BEGIN PASSAGE SHOWN

Revenue takes aim at opaque financial special purpose vehicles

Move follows Revenue concerns about SPV charitable structures, reported by ‘The Irish Times’

IFSC: Dublin has become a hotbed for largely unregulated SPVs and  FVCs. The industry is one of the most secretive and least regulated parts of Ireland’s €2.3 trillion shadow banking sector. Photograph: Bryan O’Brien / The Irish Times
IFSC: Dublin has become a hotbed for largely unregulated SPVs and FVCs. The industry is one of the most secretive and least regulated parts of Ireland’s €2.3 trillion shadow banking sector. Photograph: Bryan O’Brien / The Irish Times

The Revenue Commissioners is narrowing its focus on Ireland’s largely opaque “tax neutral” world of special-purpose vehicles (SPVs) used by banks, hedge funds and private equity firms to house €750 billion of assets.

END PASSAGE SHOWN
BEGIN DATA SHOWN

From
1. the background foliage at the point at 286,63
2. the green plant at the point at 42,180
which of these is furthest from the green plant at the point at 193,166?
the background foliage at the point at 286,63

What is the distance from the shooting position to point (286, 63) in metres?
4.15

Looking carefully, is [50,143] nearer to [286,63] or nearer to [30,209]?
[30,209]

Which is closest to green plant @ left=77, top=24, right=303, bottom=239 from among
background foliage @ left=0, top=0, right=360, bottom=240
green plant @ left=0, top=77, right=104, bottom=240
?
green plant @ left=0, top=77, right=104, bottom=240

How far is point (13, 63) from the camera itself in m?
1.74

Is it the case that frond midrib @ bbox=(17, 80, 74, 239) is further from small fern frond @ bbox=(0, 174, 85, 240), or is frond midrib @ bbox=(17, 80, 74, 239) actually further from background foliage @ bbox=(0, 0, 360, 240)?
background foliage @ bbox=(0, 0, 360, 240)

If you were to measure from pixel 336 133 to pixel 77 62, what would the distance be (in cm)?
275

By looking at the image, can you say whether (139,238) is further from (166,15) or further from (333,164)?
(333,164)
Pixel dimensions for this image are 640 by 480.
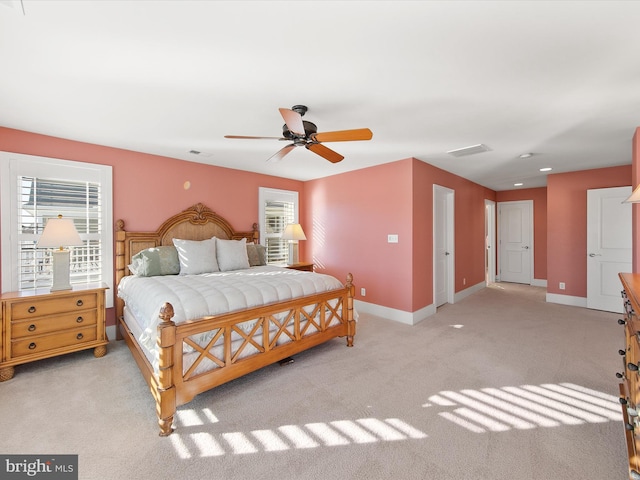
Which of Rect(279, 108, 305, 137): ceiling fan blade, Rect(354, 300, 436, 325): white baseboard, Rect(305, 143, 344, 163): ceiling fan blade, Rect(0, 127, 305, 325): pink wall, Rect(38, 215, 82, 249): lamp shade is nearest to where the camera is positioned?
Rect(279, 108, 305, 137): ceiling fan blade

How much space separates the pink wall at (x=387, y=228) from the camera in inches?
161

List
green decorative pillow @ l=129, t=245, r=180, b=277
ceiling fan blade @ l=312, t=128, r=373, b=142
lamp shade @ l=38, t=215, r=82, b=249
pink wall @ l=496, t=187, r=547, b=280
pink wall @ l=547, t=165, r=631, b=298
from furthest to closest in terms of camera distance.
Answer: pink wall @ l=496, t=187, r=547, b=280, pink wall @ l=547, t=165, r=631, b=298, green decorative pillow @ l=129, t=245, r=180, b=277, lamp shade @ l=38, t=215, r=82, b=249, ceiling fan blade @ l=312, t=128, r=373, b=142

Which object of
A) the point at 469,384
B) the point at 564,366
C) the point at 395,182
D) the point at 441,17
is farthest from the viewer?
the point at 395,182

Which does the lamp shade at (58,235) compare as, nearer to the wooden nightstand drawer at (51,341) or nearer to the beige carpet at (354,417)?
the wooden nightstand drawer at (51,341)

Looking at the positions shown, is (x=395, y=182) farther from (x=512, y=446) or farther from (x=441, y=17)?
(x=512, y=446)

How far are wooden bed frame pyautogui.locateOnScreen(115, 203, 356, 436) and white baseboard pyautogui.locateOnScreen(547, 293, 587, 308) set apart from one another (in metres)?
4.39

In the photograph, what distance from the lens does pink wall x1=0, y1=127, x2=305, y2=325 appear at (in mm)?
3148

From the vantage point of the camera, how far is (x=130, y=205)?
3.65m

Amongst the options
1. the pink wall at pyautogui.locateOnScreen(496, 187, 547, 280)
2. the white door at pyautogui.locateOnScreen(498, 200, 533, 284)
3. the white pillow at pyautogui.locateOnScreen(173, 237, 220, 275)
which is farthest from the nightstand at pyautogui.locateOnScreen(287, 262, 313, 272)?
the pink wall at pyautogui.locateOnScreen(496, 187, 547, 280)

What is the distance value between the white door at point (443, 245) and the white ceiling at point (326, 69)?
162cm

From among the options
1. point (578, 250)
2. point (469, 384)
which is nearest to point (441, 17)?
point (469, 384)

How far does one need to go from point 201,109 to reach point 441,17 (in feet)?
6.55

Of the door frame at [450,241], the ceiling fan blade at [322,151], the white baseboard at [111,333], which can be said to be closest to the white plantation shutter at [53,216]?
the white baseboard at [111,333]

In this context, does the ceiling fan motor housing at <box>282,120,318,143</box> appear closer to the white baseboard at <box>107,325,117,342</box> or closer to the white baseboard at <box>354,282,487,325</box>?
the white baseboard at <box>354,282,487,325</box>
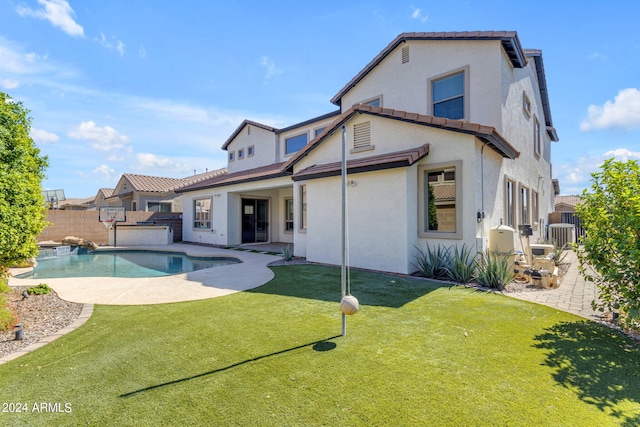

END DATA SHOWN

TASK DESCRIPTION => In the article on Revenue and special purpose vehicles, how much in assets do the SPVs used by banks, hedge funds and private equity firms house?

COMPLETED TASK => €750 billion.